Q: How do I know these vulnerabilities are real?

A: When Scrawlr detects what it thinks is a SQL Injection vulnerability, it will try to extract the database name and type, as well as the names of all the user defined tables in the database. This proves that data extraction is possible and that the SQL Injection vulnerability is real.

Q: Is Scrawlr limited to auditing only sites built with Microsoft’s ASP technology?

A: No, Scrawlr will also audit PHP, ASP.NET, and JSP pages that have query string parameters that are encountered during its search engine-like crawl of the web application.

Q: What specific technologies will Scrawlr crawl?

A: Scrawlr will crawl and audit any of the following file extensions:

htm/html
asp
aspx
php/php3/php4
jsp
js
txt
cfm
any file without an extension

Q: How much does Scrawlr Cost?

A: Scrawlr is a free tool created by HP’s Web Security Research Group. It is experimental software and not officially supported by HP.

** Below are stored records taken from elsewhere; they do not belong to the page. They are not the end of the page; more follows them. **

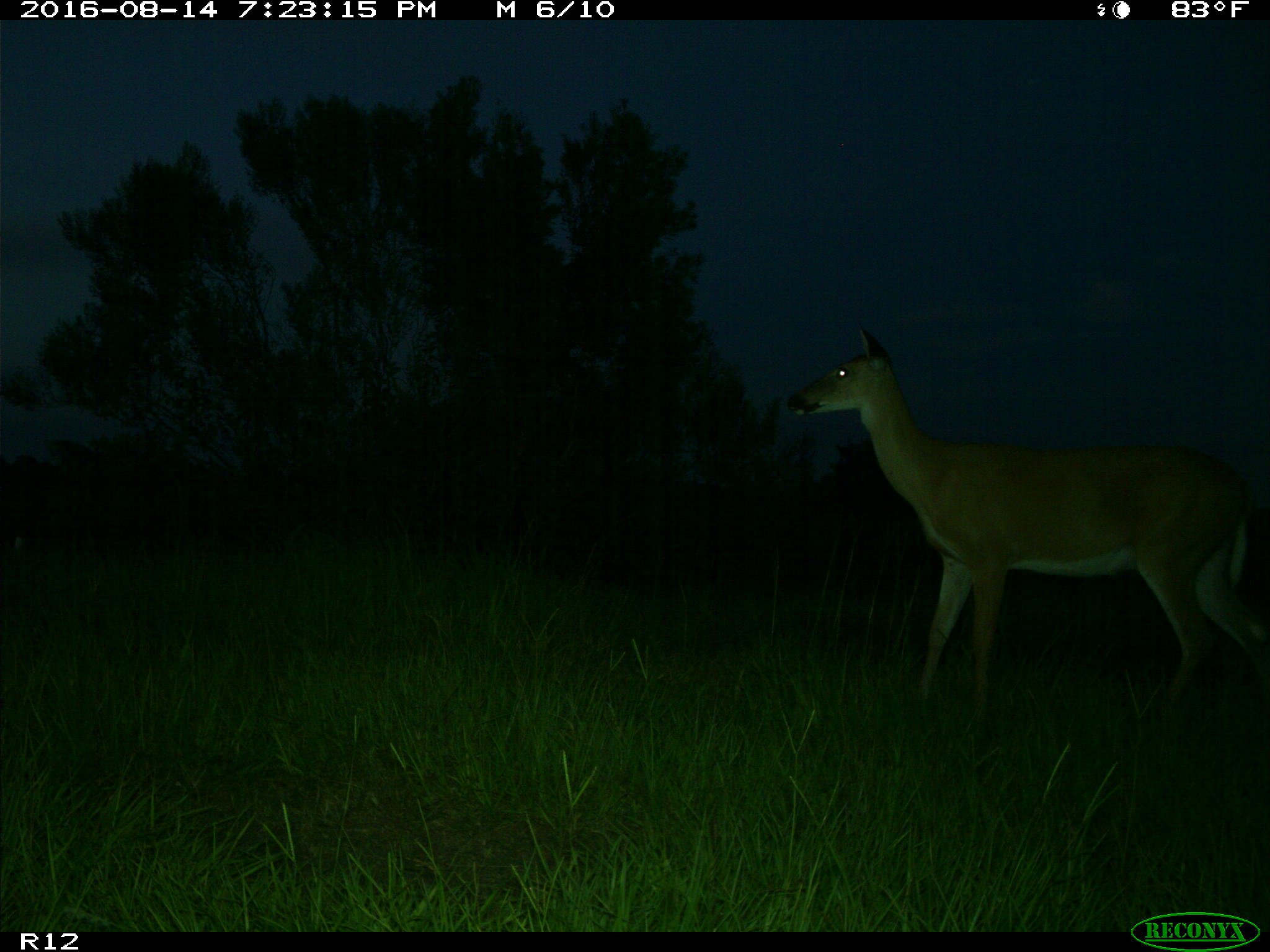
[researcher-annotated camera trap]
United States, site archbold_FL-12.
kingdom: Animalia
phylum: Chordata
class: Mammalia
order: Artiodactyla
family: Cervidae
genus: Odocoileus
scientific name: Odocoileus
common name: deer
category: unidentified deer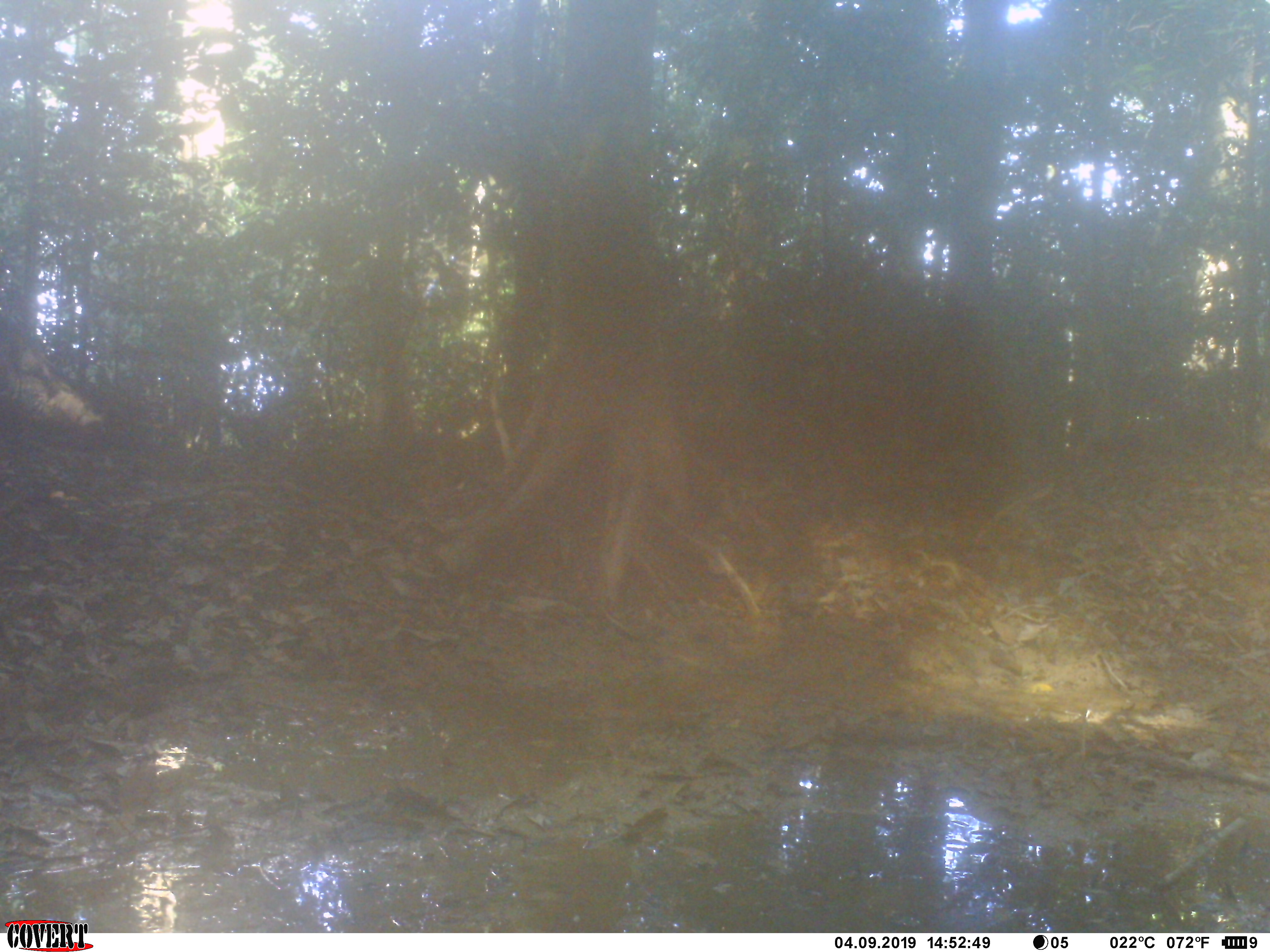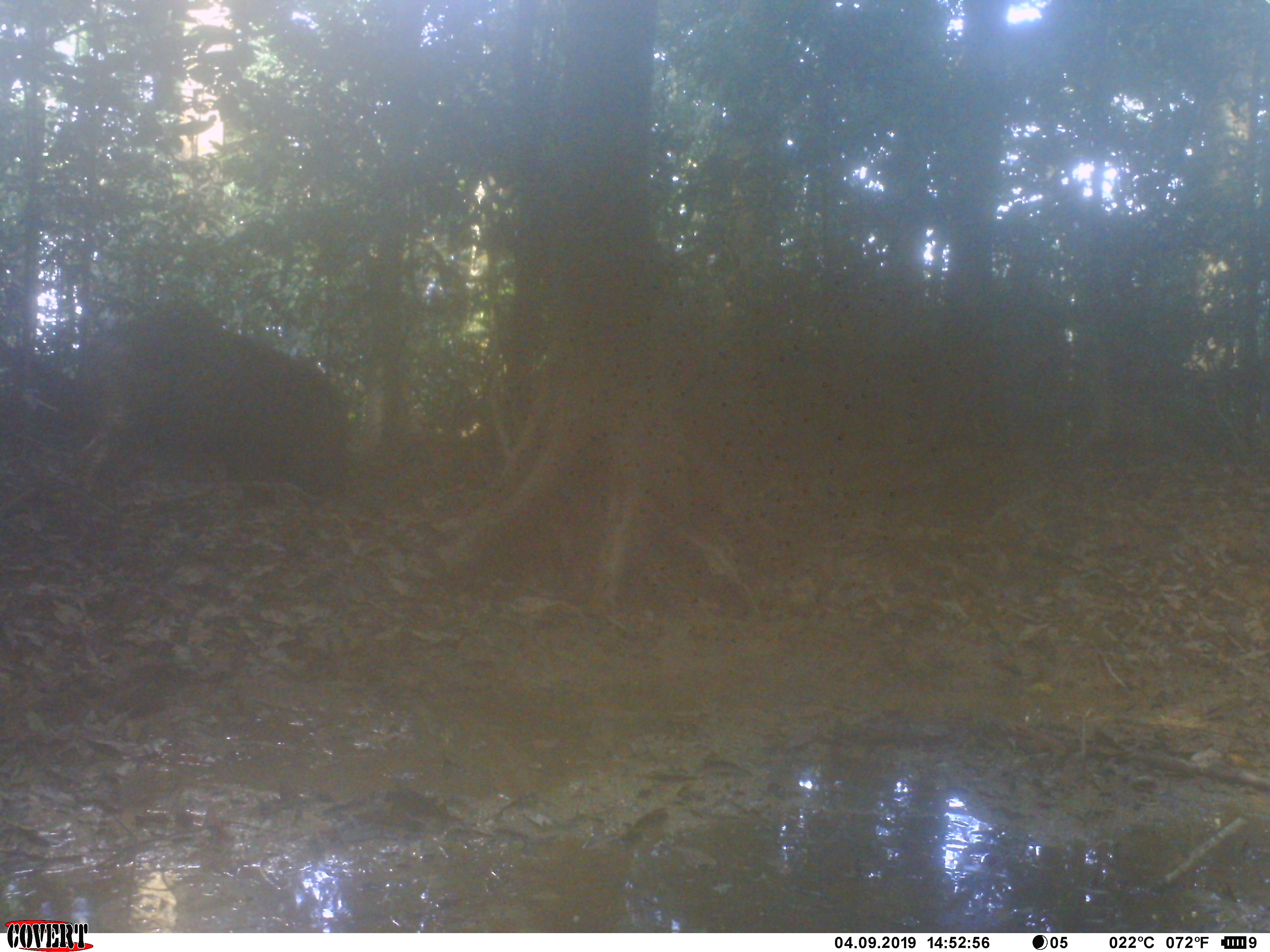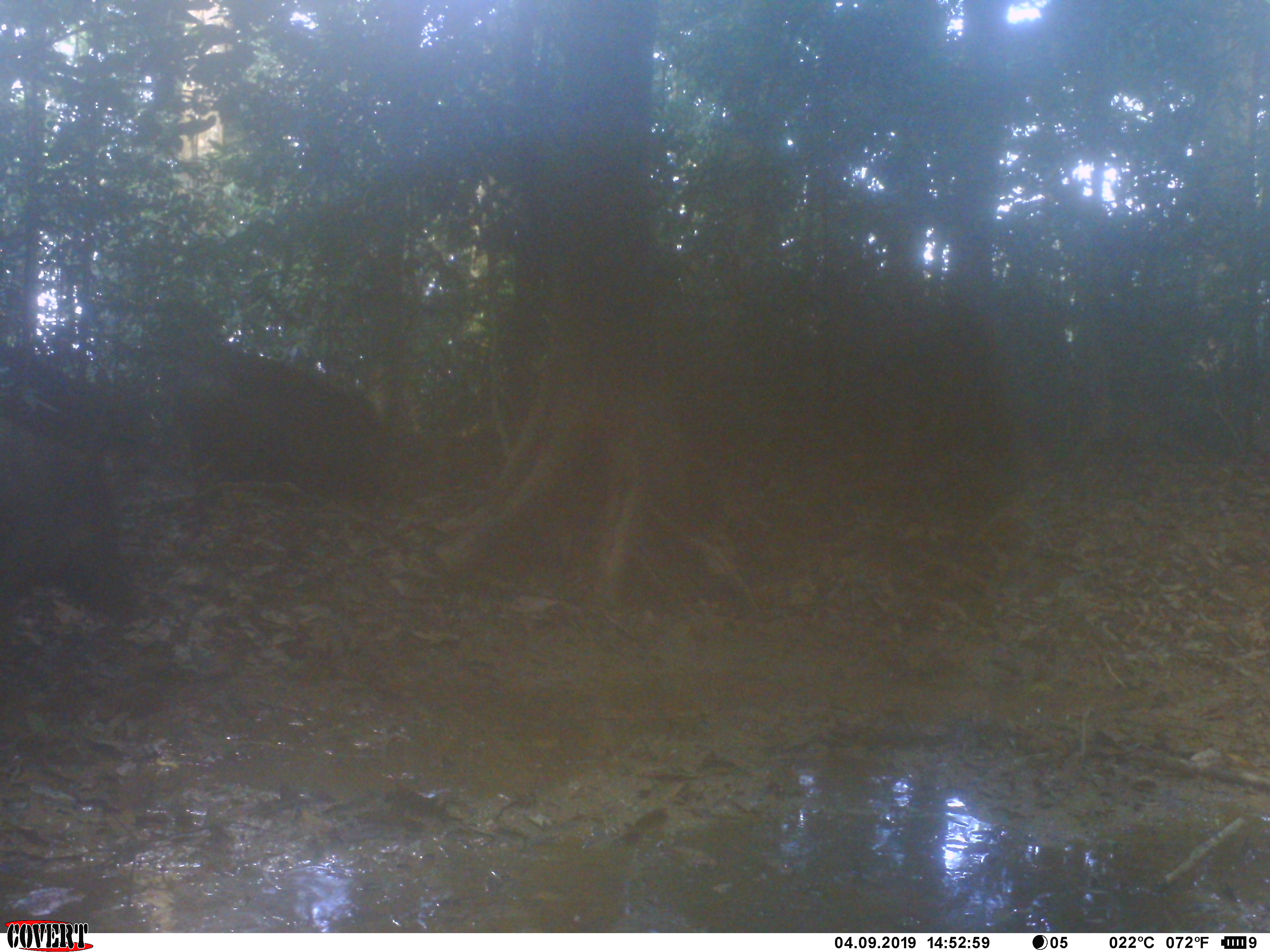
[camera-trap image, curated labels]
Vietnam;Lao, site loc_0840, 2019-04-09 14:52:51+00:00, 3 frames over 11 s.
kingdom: Animalia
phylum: Chordata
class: Mammalia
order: Artiodactyla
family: Suidae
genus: Sus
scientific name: Sus scrofa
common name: eurasian wild pig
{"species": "eurasian wild pig (Sus scrofa)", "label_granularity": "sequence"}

Q: Is the source code available for Scrawlr?

A: No.

Q: Does Scrawlr support scanning a website through a proxy?

A: Yes, but Scrawlr only supports basic HTTP proxies that do not require authentication.

Q: Can Scrawlr scan web applications spread of many different hostnames and subdomains?

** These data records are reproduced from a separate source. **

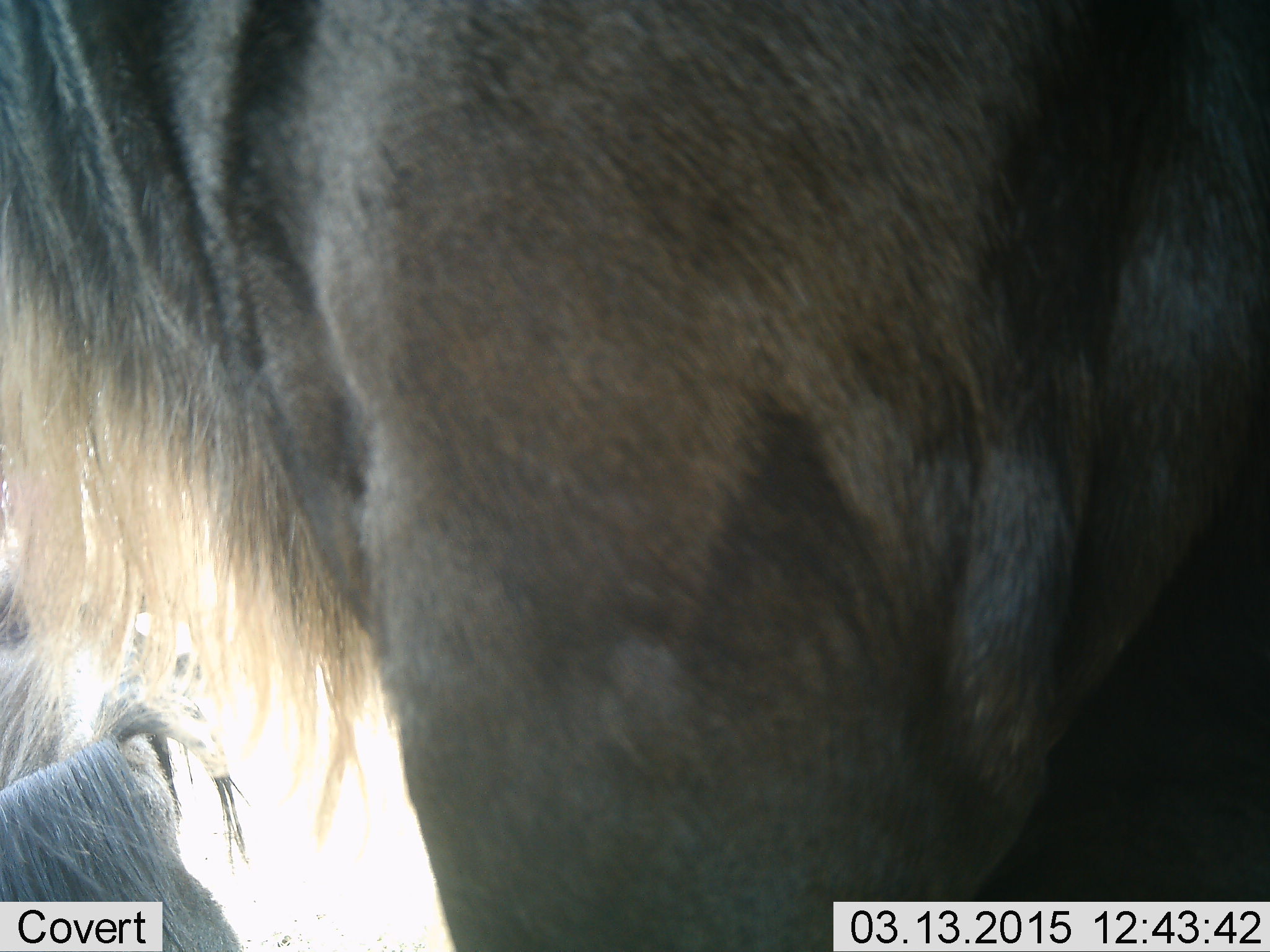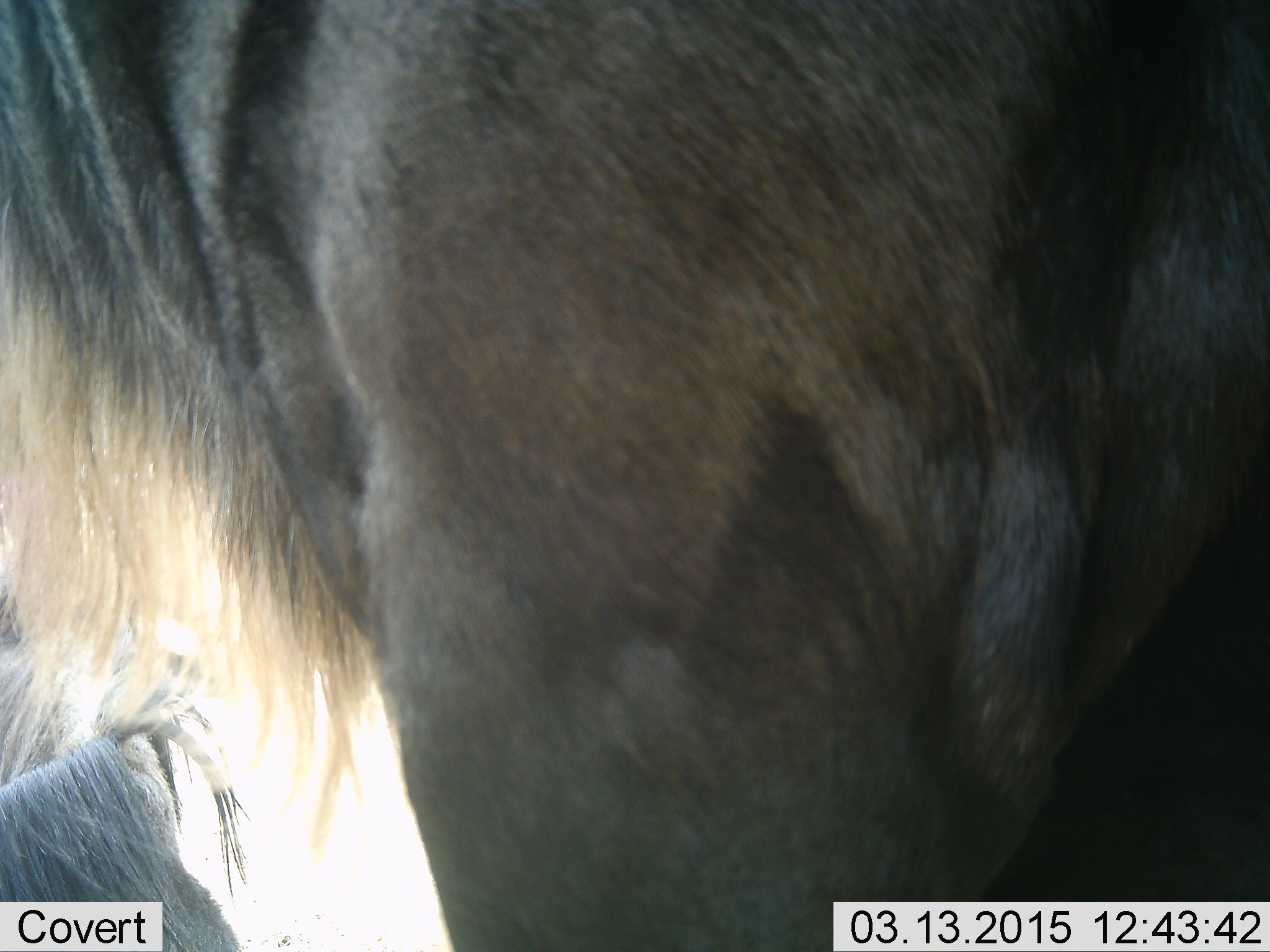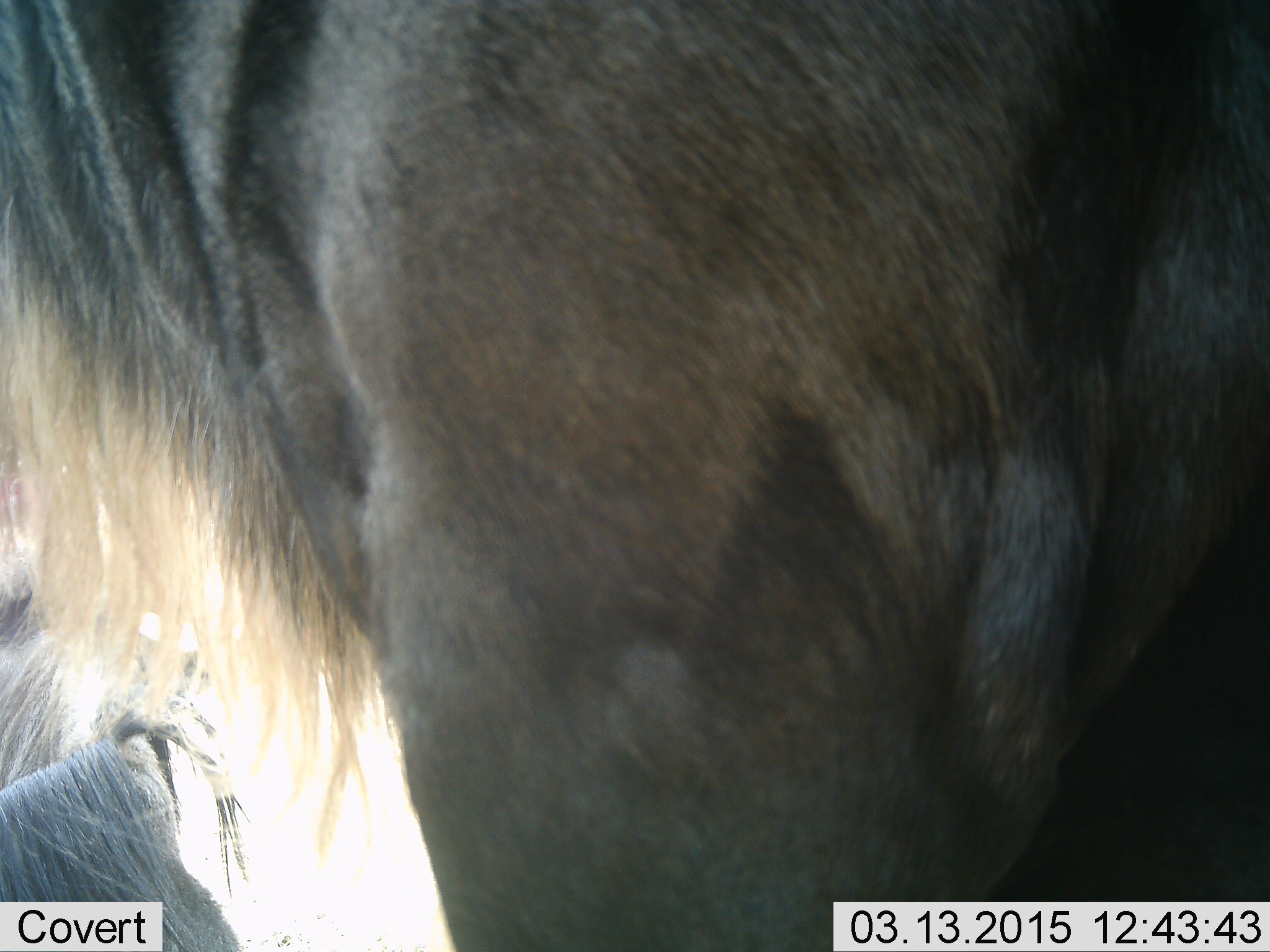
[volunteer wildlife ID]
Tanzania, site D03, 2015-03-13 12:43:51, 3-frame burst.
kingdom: Animalia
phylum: Chordata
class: Mammalia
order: Artiodactyla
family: Bovidae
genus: Connochaetes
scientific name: Connochaetes taurinus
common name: blue wildebeest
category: wildebeest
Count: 2.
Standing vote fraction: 100%.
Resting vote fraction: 70%.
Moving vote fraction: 10%.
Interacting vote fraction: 0%.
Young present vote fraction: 0%.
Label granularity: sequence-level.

A: Yes, you can configure Scrawlr to audit multiple hosts using the “Allowed Hosts” option under the “Settings” menu. Please note that you must enter the hostname exactly as it appears. Scrawlr also display disallowed hostnames at the end of a scan, allowing you to start a new scan which will audit those discovered hostnames.

Q: How can I get help if I have problems with Scrawlr?

A: Scrawlr is released as experimental software and is not officially supported by HP. However, we have set up a forum so Scrawlr users can assist each other to work around issues.

Q: Will this tool be supported or extended?

A: This is an unsupported tool in the sense that individual problems and bug reports may not be addressed. However, the researchers who implemented the tool will actively read the forum postings, and there are plans to extend the tool in the future. We would love to hear your thoughts and constructive criticisms on the forum.

Q: Does Scrawlr find blind SQL injection vulnerabilities?

A: No. The tool only checks for verbose SQL injection.